Thursday, May 5, 2011
Why I've Finally Decided eReaders are Not Evil
I was very skeptical at first. I mean, nothing can replace the textile feel of a book in your hands, the way it smells, how snuggly it is especially when accompanied by an armchair, fireplace and big mug of cocoa. Obviously I'm a book freak, and it took me a while to see that eReaders are NOT the enemy of books. Here's why.
Functionality. Put simply, eReaders make buying books and lugging them around in large quantities much easier, and who doesn't want that? Ok, so maybe our pocket books are feeling the strain of one-click book ownership, but other then that...for the casual read, or textbooks, things like that, eReaders just plain make sense.

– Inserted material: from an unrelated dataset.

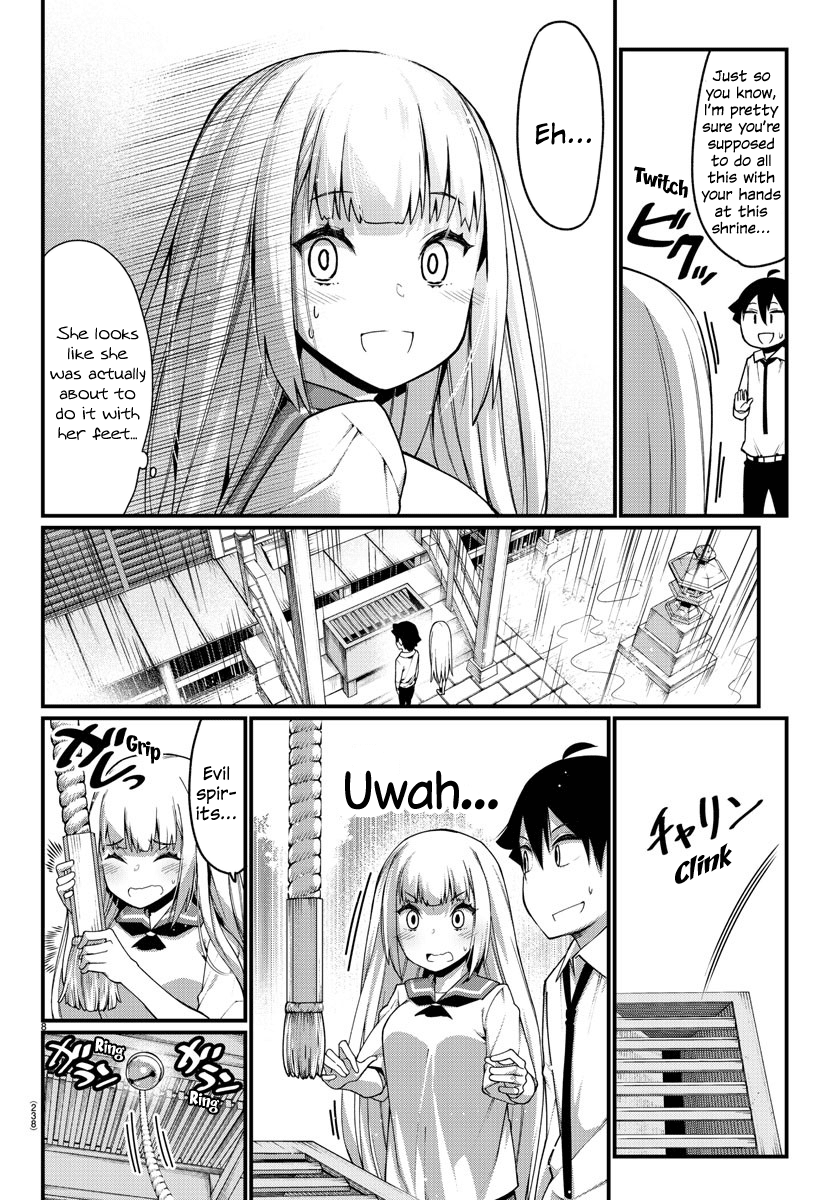 Ashigei Shoujo Komura-San Chapter 13 #8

Exploring. With an eReader, you can 'preview' a book before you buy it. This lets you get a taste of a bunch of different things which is harder to do without an eReader. There are also a lot more options, with mid-list authors backlist's and self-published authors readily accessible. This is huge for readers as well as writers trying to expand their literary horizons.

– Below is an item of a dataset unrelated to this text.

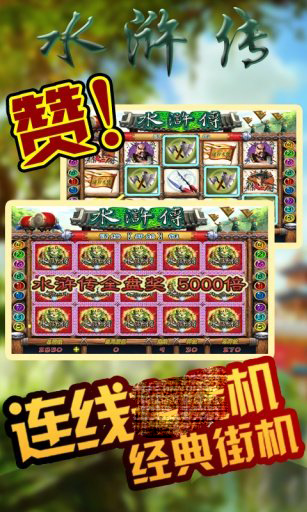 水浒传游戏机下载图2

People with eReaders read more, not less. This is probably the biggest reason for me. Because of the reasons listed above, people are reading more with eReaders, not less. They have more options easier to get to then ever before. They can find a whole bunch of new things and carry them all around with them wherever they go. Why wouldn't you read more? Again, this is great news for readers and writers trying to reach those readers.

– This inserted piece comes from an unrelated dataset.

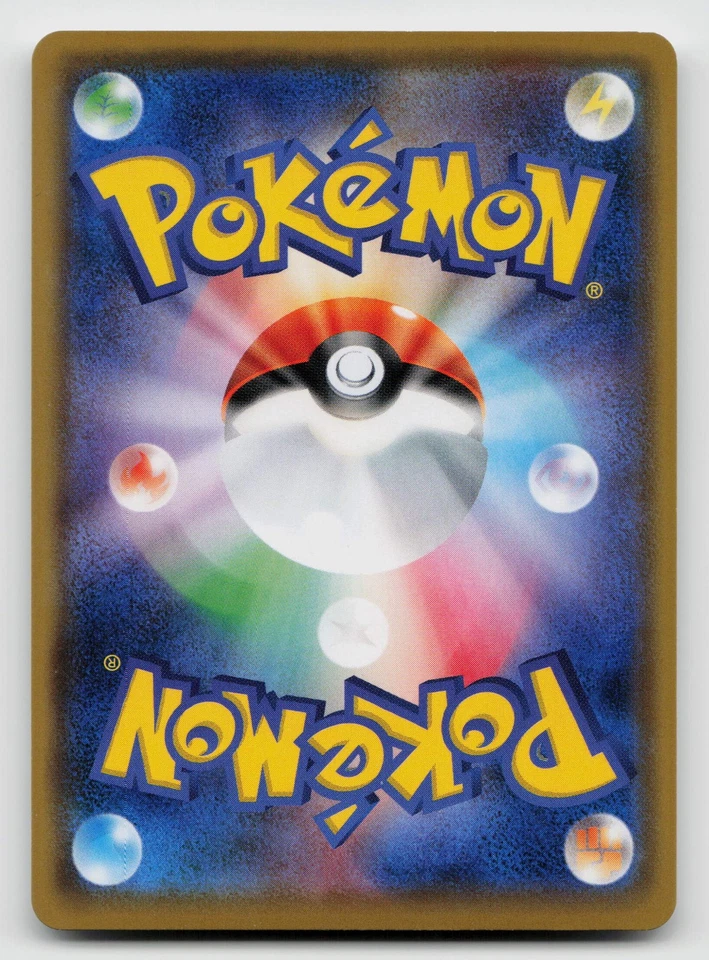 Zygarde 048/094 SM6: Forbidden Light Regular Japanese - Image 2 of 2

Having said all that, still nothing will replace a good old fashioned book, and I don't think they ever will. Each has their purpose, and I don't think the regular book is going to go away any time soon. I should also say that I have yet to buy an eReader personally, and all this is based on cursory research and heresay. But I am now planning on buying one once funds make that possible, as opposed to being angry at their very existence. With the way readers are using them these days, I don't think serious writers can afford to ignore the e-revolution, even if it is a bit heart-wrenching.
Those of you who use Kindles or Nooks, what is your opinion? How have they changed your writing or reading habits?